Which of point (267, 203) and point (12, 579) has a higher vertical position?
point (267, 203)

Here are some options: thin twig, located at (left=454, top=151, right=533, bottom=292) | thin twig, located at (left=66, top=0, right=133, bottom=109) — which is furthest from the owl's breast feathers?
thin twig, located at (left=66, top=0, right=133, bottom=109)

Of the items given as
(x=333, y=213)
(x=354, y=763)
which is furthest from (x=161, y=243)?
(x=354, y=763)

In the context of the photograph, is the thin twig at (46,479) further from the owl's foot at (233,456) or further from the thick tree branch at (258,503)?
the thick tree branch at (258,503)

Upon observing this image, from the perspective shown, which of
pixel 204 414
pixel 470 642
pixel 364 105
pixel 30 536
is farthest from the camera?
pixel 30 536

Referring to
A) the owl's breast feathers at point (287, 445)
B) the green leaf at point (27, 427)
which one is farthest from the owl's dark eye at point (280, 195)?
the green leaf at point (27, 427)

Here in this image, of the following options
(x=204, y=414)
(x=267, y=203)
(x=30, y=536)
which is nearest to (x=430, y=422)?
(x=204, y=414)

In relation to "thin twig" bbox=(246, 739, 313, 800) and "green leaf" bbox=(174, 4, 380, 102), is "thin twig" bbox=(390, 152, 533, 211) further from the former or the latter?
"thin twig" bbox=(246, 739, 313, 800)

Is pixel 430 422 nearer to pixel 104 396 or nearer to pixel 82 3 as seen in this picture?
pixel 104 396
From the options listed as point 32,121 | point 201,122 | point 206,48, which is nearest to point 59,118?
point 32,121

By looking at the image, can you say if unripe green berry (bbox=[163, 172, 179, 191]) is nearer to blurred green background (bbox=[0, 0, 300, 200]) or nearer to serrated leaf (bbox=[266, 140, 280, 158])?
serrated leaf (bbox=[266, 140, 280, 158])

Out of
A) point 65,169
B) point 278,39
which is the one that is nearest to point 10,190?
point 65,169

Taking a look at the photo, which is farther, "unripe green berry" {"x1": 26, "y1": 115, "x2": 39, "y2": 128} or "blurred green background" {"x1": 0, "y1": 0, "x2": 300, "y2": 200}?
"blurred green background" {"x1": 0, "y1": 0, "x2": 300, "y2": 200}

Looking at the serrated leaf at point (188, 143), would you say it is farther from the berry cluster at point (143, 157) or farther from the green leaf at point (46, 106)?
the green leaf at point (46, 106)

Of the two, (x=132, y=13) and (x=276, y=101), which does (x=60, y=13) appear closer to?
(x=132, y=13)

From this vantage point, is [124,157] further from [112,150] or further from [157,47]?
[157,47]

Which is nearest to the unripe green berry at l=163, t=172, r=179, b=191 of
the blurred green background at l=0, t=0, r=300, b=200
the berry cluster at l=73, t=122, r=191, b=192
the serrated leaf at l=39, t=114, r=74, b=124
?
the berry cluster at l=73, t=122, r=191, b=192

◆ Aim: Please format the lines of the records above, from the line holding "Taking a look" through the end of the records, inclusive, as a Markdown table with the columns Row and Line, leaving out blank lines.

◆ Result of the task:
| Row | Line |
|---|---|
| 1 | Taking a look at the photo, which is farther, "unripe green berry" {"x1": 26, "y1": 115, "x2": 39, "y2": 128} or "blurred green background" {"x1": 0, "y1": 0, "x2": 300, "y2": 200}? |
| 2 | "blurred green background" {"x1": 0, "y1": 0, "x2": 300, "y2": 200} |
| 3 | Looking at the serrated leaf at point (188, 143), would you say it is farther from the berry cluster at point (143, 157) or farther from the green leaf at point (46, 106)? |
| 4 | the green leaf at point (46, 106) |
| 5 | Of the two, (x=132, y=13) and (x=276, y=101), which does (x=60, y=13) appear closer to? |
| 6 | (x=132, y=13) |
| 7 | From this vantage point, is [124,157] further from [112,150] or further from [157,47]? |
| 8 | [157,47] |
| 9 | Which is nearest to the unripe green berry at l=163, t=172, r=179, b=191 of |
| 10 | the blurred green background at l=0, t=0, r=300, b=200 |
| 11 | the berry cluster at l=73, t=122, r=191, b=192 |
| 12 | the serrated leaf at l=39, t=114, r=74, b=124 |
| 13 | ? |
| 14 | the berry cluster at l=73, t=122, r=191, b=192 |